**Task directions**
Every line must be returned precisely as it is written.

-------

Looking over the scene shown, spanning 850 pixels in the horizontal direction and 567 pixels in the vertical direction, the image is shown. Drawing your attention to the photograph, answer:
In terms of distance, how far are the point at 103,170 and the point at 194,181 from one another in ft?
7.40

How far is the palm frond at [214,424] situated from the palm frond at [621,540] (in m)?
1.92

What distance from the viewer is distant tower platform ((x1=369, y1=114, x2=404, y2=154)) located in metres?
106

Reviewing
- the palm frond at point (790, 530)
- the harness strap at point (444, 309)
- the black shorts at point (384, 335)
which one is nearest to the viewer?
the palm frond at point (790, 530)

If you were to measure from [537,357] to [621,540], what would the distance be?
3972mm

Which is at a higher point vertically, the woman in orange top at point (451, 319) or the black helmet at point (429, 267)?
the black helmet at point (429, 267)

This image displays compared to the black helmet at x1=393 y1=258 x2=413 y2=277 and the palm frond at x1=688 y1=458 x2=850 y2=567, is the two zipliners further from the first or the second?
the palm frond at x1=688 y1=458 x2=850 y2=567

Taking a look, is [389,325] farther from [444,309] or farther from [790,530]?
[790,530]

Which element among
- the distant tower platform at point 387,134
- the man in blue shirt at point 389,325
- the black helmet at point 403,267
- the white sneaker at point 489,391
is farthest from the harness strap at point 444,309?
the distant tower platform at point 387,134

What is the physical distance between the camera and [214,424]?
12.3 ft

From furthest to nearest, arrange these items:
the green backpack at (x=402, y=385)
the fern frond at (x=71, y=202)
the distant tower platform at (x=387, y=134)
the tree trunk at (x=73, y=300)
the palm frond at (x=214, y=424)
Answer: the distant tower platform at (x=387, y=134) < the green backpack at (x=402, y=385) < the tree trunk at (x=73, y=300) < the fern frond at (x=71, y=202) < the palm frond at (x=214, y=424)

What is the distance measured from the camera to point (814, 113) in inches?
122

-------

**Answer to this task**
Looking over the scene shown, spanning 850 pixels in the horizontal direction and 567 pixels in the vertical direction, the image is shown. Drawing your attention to the photograph, answer:
In terms of distance, how far are the point at 103,170 and the point at 194,181 from one another in ft?
7.40

How far is the palm frond at [214,424] situated from the palm frond at [621,540] (in m)?
1.92

What distance from the viewer is distant tower platform ((x1=369, y1=114, x2=404, y2=154)) located in metres?
106

Reviewing
- the palm frond at point (790, 530)
- the harness strap at point (444, 309)
- the black shorts at point (384, 335)
which one is nearest to the viewer?
the palm frond at point (790, 530)

If you were to measure from [537,357] to [621,540], what would the distance be?
3972mm

Which is at a higher point vertically, the woman in orange top at point (451, 319) or the black helmet at point (429, 267)?
the black helmet at point (429, 267)

This image displays compared to the black helmet at x1=393 y1=258 x2=413 y2=277 and the palm frond at x1=688 y1=458 x2=850 y2=567, is the two zipliners further from the first or the second?
the palm frond at x1=688 y1=458 x2=850 y2=567

Taking a look, is [389,325] farther from [444,309] or farther from [790,530]?
[790,530]

Which element among
- the distant tower platform at point 387,134
- the man in blue shirt at point 389,325
- the black helmet at point 403,267
- the white sneaker at point 489,391
is farthest from the harness strap at point 444,309?
the distant tower platform at point 387,134

What is the physical distance between the camera and [214,424]?
12.3 ft

From furthest to nearest, arrange these items:
the green backpack at (x=402, y=385)
the fern frond at (x=71, y=202)
the distant tower platform at (x=387, y=134)
the tree trunk at (x=73, y=300)
the palm frond at (x=214, y=424)
Answer: the distant tower platform at (x=387, y=134) < the green backpack at (x=402, y=385) < the tree trunk at (x=73, y=300) < the fern frond at (x=71, y=202) < the palm frond at (x=214, y=424)

What is the distance measured from the camera to point (814, 113) in inches?
122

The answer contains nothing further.